● **Direction**
Extract every entry word for word.

● **Scene question records**
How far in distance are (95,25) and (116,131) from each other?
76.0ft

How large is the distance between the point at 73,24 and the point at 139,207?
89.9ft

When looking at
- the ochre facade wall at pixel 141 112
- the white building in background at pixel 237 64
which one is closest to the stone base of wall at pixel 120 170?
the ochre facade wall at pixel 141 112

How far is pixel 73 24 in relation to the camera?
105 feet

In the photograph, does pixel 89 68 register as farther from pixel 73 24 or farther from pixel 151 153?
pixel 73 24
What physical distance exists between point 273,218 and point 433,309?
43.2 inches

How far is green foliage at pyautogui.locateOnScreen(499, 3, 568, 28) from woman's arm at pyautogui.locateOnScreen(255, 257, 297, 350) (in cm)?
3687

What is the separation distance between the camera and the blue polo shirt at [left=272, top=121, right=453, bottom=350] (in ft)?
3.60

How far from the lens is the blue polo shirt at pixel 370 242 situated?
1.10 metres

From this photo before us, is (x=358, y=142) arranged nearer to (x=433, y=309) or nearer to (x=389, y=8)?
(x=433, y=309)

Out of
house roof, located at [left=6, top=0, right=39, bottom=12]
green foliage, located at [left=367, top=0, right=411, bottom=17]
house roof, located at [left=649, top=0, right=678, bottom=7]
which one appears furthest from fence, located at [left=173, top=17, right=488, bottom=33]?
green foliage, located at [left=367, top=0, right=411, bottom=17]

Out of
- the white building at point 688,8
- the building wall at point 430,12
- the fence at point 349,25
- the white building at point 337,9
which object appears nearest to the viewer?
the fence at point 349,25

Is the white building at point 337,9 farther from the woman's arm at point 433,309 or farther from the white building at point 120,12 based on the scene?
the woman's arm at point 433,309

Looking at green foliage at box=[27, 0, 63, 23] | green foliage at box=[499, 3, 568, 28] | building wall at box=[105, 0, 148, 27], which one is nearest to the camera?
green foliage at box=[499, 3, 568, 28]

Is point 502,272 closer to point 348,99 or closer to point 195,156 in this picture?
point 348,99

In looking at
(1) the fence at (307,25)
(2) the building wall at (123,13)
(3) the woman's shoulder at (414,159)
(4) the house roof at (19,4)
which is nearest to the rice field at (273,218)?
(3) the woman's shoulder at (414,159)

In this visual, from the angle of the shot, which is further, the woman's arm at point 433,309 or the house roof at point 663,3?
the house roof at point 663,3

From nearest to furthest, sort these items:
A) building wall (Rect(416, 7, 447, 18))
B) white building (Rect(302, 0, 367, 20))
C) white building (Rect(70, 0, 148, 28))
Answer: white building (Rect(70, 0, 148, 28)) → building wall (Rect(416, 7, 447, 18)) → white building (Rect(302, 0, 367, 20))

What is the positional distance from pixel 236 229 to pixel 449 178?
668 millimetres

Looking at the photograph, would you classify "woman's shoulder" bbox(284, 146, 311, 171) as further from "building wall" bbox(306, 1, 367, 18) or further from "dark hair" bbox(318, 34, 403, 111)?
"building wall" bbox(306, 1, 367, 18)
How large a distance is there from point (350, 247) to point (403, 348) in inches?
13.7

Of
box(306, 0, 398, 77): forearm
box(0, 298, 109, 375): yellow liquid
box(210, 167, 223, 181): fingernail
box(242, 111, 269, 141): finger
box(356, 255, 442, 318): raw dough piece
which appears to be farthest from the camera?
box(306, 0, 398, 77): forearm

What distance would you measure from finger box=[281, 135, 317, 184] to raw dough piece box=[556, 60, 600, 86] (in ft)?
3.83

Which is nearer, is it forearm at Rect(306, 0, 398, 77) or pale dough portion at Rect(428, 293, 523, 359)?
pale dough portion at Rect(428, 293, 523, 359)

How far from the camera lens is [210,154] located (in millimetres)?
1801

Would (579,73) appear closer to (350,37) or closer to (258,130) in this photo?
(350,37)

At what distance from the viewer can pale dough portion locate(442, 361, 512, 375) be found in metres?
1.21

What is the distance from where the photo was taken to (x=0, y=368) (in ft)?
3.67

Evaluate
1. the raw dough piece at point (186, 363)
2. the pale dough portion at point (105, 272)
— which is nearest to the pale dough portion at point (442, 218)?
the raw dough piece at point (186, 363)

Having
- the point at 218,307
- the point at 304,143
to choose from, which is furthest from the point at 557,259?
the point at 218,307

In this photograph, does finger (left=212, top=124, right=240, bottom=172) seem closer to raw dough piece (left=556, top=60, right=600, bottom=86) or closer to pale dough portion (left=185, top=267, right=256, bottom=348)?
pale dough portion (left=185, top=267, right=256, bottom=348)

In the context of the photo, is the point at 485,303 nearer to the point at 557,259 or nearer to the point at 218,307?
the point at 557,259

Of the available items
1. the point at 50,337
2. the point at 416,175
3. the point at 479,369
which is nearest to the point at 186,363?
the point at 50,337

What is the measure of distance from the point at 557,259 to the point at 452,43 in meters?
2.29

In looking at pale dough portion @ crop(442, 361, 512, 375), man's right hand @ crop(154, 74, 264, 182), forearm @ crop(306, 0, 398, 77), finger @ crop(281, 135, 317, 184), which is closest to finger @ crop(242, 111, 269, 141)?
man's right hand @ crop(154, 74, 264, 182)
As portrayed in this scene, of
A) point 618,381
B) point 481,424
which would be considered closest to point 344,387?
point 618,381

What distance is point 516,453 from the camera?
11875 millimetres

● **Result of this exercise**
How far in distance are (95,25) and (116,131) from each other?
76.0ft

How large is the distance between the point at 73,24 and the point at 139,207?
89.9ft

When looking at
- the ochre facade wall at pixel 141 112
- the white building in background at pixel 237 64
which one is closest to the stone base of wall at pixel 120 170?
the ochre facade wall at pixel 141 112

How far is pixel 73 24 in relation to the camera?
105 feet

In the photograph, does pixel 89 68 register as farther from pixel 73 24 or farther from pixel 151 153?
pixel 73 24
What physical distance exists between point 273,218 and point 433,309?
43.2 inches

How far is green foliage at pyautogui.locateOnScreen(499, 3, 568, 28) from woman's arm at pyautogui.locateOnScreen(255, 257, 297, 350) (in cm)?
3687

What is the separation distance between the camera and the blue polo shirt at [left=272, top=121, right=453, bottom=350] (in ft)?
3.60

How far from the lens is the blue polo shirt at pixel 370 242 situated?
1.10 metres

From this photo before us, is (x=358, y=142) arranged nearer to (x=433, y=309) or nearer to (x=389, y=8)?
(x=433, y=309)

Out of
house roof, located at [left=6, top=0, right=39, bottom=12]
green foliage, located at [left=367, top=0, right=411, bottom=17]
house roof, located at [left=649, top=0, right=678, bottom=7]
which one appears furthest from fence, located at [left=173, top=17, right=488, bottom=33]?
green foliage, located at [left=367, top=0, right=411, bottom=17]

Out of
- the white building at point 688,8
- the building wall at point 430,12
- the fence at point 349,25
- the white building at point 337,9
which object appears nearest to the viewer?
the fence at point 349,25

Is the white building at point 337,9 farther from the woman's arm at point 433,309 or farther from the white building at point 120,12 based on the scene?
the woman's arm at point 433,309

Looking at green foliage at box=[27, 0, 63, 23] | green foliage at box=[499, 3, 568, 28] | building wall at box=[105, 0, 148, 27], which one is nearest to the camera?
green foliage at box=[499, 3, 568, 28]

Is point 502,272 closer to point 348,99 or closer to point 195,156 in this picture?
point 348,99

In looking at
(1) the fence at (307,25)
(2) the building wall at (123,13)
(3) the woman's shoulder at (414,159)
(4) the house roof at (19,4)
which is nearest to the rice field at (273,218)?
(3) the woman's shoulder at (414,159)

In this visual, from the angle of the shot, which is further, the woman's arm at point 433,309 or the house roof at point 663,3?
the house roof at point 663,3

From nearest to furthest, sort these items:
A) building wall (Rect(416, 7, 447, 18))
B) white building (Rect(302, 0, 367, 20))
C) white building (Rect(70, 0, 148, 28))
Answer: white building (Rect(70, 0, 148, 28)) → building wall (Rect(416, 7, 447, 18)) → white building (Rect(302, 0, 367, 20))

What is the positional distance from pixel 236 229 to pixel 449 178?
668 millimetres

Looking at the photograph, would you classify "woman's shoulder" bbox(284, 146, 311, 171) as further from "building wall" bbox(306, 1, 367, 18) or further from "dark hair" bbox(318, 34, 403, 111)?
"building wall" bbox(306, 1, 367, 18)
How large a distance is there from point (350, 247) to point (403, 348) in inches?
13.7

Of
box(306, 0, 398, 77): forearm
box(0, 298, 109, 375): yellow liquid
box(210, 167, 223, 181): fingernail
box(242, 111, 269, 141): finger
box(356, 255, 442, 318): raw dough piece
which appears to be farthest from the camera?
box(306, 0, 398, 77): forearm

What distance would you measure from finger box=[281, 135, 317, 184] to raw dough piece box=[556, 60, 600, 86] (in ft)?
3.83

Which is nearer, is it forearm at Rect(306, 0, 398, 77) or pale dough portion at Rect(428, 293, 523, 359)?
pale dough portion at Rect(428, 293, 523, 359)

How far from the camera lens is [210,154] located (in millimetres)?
1801

Would (579,73) appear closer to (350,37) or closer to (258,130) in this photo?
(350,37)

At what distance from the viewer can pale dough portion locate(442, 361, 512, 375) be found in metres?
1.21

What is the distance from where the photo was taken to (x=0, y=368) (in ft)?
3.67

Evaluate
1. the raw dough piece at point (186, 363)
2. the pale dough portion at point (105, 272)
— which is nearest to the pale dough portion at point (442, 218)?
the raw dough piece at point (186, 363)

Having
- the point at 218,307
- the point at 304,143
to choose from, which is furthest from the point at 557,259?
the point at 218,307

In this photograph, does finger (left=212, top=124, right=240, bottom=172) seem closer to raw dough piece (left=556, top=60, right=600, bottom=86) or closer to pale dough portion (left=185, top=267, right=256, bottom=348)?
pale dough portion (left=185, top=267, right=256, bottom=348)

In the context of the photo, is the point at 485,303 nearer to the point at 557,259 or nearer to the point at 218,307?
the point at 557,259

Of the available items
1. the point at 50,337
2. the point at 416,175
3. the point at 479,369
which is nearest to the point at 186,363?
the point at 50,337

What is the measure of distance from the point at 557,259 to the point at 452,43 in meters?
2.29

In looking at pale dough portion @ crop(442, 361, 512, 375), man's right hand @ crop(154, 74, 264, 182), forearm @ crop(306, 0, 398, 77), finger @ crop(281, 135, 317, 184), which is closest to finger @ crop(242, 111, 269, 141)?
man's right hand @ crop(154, 74, 264, 182)
As portrayed in this scene, of
A) point 618,381
B) point 481,424
which would be considered closest to point 344,387?
point 618,381

What distance is point 516,453 from the camera?
11875 millimetres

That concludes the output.